Neste intervalo de dois anos, era preciso que a Sema apresentasse algum plano de manejo da pulverização aérea de agrotóxicos na região. Significaria um estudo completo das consequências nas lavouras e na vegetação nativa, além dos resíduos que chegariam aos mananciais e um controle completo de áreas com uso de agrotóxicos na APA do Banhado Grande. Ao menos ao Comitê de Gerenciamento da Bacia Hidrográfica do Rio Gravataí, nenhum documento deste tipo chegou neste período.
— O problema todo é não sabermos exatamente quem está pulverizando, com que tipo de produto, o tamanho da área e as consequências que podem ter em uma área sensível como o Banhado Grande. O Estado não sabe, ou pelo menos não torna público, isso — critica o presidente do comitê, Sérgio Cardoso.
: Ação contra a pulverização rendeu termos de ajustamento de conduta
O posicionamento do MP é resultado de uma investigação iniciada em 2014, quando imagens de uma área de mata nativa, às margens do Gravataí, foram destruídas pelo veneno aplicado em lavouras de arroz.
Desde então, três inquéritos civis foram movidos contra duas áreas em Viamão e uma em Glorinha, que resultaram em três termos de ajustamento de conduta (TACs) com multa de R$ 250 mil. Havia ainda outras duas investigações iniciadas, contra duas propriedades, sobre o uso de agrotóxicos proibidos no Rio Grande do Sul, em plantios de arroz da região.
A APA compreende as principais áreas remanescentes do banhado formador do Rio Gravataí, entre os territórios de Gravataí, Viamão, Glorinha e Santo Antônio da Patrulha. No coração da área de preservação, está, por exemplo, o Refúgio de Vida Silvestre do Banhado dos Pachecos — esta, uma área de preservação permanente. Lá, os vizinhos da áea de 2,5 mil hectares de reserva são os produtores de arroz orgânico, do assentamento, e duas grandes propriedades com plantação de arroz.
O perigo da soja
Não há registros recentes, ao menos na vizinhança do refúgio, de pulverização aérea de agrotóxicos, mas há uma preocupação crescente dos ecologistas engajados na preservação da fauna e flora nas nascentes do Rio Gravataí: o avanço da soja. E aí, o problema é semelhante ao da pulverização aérea. Nâo é conhecida a área total de cultivo de soja na região de nascentes do rio.

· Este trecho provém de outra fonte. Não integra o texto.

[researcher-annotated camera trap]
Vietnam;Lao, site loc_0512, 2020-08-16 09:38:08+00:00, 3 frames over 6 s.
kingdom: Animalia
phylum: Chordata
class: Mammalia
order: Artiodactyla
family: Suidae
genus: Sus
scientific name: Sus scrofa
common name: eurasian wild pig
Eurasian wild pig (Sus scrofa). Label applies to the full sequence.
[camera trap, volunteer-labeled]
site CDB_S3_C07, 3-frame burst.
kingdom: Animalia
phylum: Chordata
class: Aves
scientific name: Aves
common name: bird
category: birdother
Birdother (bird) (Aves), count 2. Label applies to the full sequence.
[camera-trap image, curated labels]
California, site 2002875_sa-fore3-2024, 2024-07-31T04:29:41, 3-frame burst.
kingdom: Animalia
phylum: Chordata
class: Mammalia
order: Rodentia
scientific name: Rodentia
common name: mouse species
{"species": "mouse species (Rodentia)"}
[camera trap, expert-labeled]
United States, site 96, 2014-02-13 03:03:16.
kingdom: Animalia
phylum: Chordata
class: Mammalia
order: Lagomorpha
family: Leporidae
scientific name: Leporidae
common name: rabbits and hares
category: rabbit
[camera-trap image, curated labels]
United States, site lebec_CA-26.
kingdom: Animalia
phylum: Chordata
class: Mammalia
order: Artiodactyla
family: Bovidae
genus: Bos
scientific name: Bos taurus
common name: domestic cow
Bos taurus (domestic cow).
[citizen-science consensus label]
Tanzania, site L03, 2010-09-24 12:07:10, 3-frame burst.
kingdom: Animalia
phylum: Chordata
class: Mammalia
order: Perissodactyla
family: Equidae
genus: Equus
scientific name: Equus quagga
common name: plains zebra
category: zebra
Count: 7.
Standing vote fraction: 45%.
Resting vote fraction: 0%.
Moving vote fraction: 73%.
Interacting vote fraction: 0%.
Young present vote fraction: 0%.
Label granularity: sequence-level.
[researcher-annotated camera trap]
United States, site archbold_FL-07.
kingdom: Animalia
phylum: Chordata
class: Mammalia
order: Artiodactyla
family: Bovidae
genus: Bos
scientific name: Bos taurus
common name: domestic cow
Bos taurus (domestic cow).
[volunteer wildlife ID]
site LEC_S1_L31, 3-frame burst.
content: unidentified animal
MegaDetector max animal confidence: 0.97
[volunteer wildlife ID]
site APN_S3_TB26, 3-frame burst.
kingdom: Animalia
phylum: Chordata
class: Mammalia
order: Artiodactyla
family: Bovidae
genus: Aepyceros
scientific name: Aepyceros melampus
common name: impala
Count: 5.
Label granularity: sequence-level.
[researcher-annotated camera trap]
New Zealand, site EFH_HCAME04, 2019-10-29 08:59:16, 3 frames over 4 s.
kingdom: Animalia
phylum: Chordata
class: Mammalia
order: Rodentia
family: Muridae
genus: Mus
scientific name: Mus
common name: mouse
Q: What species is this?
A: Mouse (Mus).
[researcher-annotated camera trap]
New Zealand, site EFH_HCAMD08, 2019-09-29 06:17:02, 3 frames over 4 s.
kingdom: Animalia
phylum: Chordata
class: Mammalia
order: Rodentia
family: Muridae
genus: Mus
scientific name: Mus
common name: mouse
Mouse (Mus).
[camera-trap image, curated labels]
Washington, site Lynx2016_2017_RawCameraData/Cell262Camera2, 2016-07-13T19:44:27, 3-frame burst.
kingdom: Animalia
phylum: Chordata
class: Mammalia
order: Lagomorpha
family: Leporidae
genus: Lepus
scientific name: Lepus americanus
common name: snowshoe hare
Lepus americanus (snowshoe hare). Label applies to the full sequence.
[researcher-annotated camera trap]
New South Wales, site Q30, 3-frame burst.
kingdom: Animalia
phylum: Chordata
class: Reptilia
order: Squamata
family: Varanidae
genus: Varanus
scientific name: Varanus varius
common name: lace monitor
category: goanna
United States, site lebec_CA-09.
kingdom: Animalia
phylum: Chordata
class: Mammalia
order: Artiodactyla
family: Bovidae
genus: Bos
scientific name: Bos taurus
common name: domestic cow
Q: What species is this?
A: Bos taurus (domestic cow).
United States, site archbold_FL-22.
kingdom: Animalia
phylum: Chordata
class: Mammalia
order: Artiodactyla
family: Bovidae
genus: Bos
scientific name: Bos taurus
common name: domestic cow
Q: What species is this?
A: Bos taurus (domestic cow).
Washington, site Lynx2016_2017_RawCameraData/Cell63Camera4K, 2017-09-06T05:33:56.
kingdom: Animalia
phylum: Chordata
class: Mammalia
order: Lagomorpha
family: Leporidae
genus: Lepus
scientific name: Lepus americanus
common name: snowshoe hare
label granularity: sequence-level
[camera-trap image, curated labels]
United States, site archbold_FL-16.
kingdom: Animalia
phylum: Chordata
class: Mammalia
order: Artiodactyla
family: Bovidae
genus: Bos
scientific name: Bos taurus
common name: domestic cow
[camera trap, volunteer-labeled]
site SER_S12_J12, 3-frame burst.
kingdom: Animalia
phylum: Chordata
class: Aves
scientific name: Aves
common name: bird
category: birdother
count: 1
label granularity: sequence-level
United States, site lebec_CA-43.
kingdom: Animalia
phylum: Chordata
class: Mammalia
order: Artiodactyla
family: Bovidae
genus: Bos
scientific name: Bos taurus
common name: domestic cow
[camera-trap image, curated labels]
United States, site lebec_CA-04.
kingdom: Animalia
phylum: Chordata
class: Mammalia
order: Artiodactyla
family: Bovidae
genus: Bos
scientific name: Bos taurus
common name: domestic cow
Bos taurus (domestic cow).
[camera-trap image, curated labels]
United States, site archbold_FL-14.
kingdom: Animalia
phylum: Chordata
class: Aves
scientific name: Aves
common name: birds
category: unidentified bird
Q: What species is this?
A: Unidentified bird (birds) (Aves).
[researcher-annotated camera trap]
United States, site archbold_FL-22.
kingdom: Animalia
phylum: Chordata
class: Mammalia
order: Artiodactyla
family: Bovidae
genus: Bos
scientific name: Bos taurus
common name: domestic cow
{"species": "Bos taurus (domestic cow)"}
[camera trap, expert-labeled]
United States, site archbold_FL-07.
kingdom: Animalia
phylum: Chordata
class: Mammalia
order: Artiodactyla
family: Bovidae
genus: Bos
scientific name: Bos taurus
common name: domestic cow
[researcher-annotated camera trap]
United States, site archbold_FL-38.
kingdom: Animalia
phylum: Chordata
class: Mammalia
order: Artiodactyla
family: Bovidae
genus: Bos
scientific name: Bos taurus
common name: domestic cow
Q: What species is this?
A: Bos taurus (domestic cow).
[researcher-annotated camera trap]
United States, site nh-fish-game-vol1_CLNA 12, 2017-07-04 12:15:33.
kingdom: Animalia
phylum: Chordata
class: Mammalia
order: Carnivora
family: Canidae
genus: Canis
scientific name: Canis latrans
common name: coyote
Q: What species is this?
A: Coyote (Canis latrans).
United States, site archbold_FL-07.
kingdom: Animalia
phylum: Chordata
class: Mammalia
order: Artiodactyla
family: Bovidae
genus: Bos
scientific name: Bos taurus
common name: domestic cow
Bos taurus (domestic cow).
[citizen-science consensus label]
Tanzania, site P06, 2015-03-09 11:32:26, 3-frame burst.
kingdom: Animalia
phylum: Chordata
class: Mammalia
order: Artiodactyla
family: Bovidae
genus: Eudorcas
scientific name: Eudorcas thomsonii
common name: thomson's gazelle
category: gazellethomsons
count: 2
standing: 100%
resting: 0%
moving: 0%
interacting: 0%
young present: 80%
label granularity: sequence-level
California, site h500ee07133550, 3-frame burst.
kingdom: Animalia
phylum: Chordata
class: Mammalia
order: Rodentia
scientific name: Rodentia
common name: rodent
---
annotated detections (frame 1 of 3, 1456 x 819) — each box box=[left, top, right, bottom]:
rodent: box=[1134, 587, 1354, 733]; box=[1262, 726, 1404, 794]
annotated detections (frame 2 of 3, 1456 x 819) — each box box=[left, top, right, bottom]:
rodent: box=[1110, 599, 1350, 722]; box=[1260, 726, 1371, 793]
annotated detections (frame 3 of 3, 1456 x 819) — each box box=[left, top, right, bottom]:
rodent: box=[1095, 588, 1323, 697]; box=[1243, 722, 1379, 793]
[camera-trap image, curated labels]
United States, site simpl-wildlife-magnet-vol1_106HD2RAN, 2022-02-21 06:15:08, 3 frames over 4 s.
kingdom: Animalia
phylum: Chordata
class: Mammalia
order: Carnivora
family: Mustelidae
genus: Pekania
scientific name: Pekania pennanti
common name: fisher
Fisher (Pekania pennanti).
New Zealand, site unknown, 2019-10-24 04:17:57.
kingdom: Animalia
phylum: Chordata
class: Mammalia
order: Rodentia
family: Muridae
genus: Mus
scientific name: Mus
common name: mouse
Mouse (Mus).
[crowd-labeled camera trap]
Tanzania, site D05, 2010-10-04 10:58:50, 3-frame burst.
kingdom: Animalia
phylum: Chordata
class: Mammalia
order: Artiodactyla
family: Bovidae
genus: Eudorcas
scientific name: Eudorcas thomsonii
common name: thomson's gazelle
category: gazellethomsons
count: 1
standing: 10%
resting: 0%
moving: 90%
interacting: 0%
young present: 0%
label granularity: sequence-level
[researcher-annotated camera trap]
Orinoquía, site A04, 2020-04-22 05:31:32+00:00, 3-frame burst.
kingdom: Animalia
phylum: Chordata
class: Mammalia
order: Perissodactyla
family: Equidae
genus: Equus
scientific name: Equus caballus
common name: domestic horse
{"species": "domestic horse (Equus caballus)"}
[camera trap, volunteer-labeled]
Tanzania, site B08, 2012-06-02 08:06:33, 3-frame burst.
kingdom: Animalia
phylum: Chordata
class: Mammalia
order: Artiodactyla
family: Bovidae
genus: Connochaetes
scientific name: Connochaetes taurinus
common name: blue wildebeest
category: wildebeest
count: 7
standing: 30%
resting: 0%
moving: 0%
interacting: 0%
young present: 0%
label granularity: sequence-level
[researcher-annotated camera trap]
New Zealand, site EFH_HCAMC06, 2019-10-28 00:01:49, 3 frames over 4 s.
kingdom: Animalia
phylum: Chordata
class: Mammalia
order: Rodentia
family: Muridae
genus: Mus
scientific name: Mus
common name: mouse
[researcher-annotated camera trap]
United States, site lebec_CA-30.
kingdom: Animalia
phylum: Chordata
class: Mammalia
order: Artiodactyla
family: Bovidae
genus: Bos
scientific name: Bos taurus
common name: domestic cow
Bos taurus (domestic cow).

— Este ainda não é um problema na vizinhança do refúgio, mas é uma cultura que já aparece em outros pontos da APA do Banhado Grande. É algo que precisa ser analisado, porque, sem dúvida, causará impacto na região — avalia o biólogo André Osório, gestor do Refúgio de Vida Silvestre Banhado dos Pachecos.
Sabe-se que proprietários de Santo Antônio da Patrulha, Gravataí e Glorinha já plantam a soja, ao menos, em parte de suas terras. Diante das restrições crescentes à captação de água do Gravataí para as lavouras de arroz — e das vantagens econômicas —, produtores passaram à nova cultura.
A soja demanda menos água do que o arroz, mas também é conhecida por utilizar mais agrotóxicos. Além disso, segundo o biólogo, as espécies que convivem na região do banhado já se adaptaram ao arroz, que é plantado justamente no solo alagadiço. Com a soja, a dinâmica muda. Representa, sob o ponto de vista das espécies que dependem do banhado, maior perda de terreno do que as lavouras já provocavam.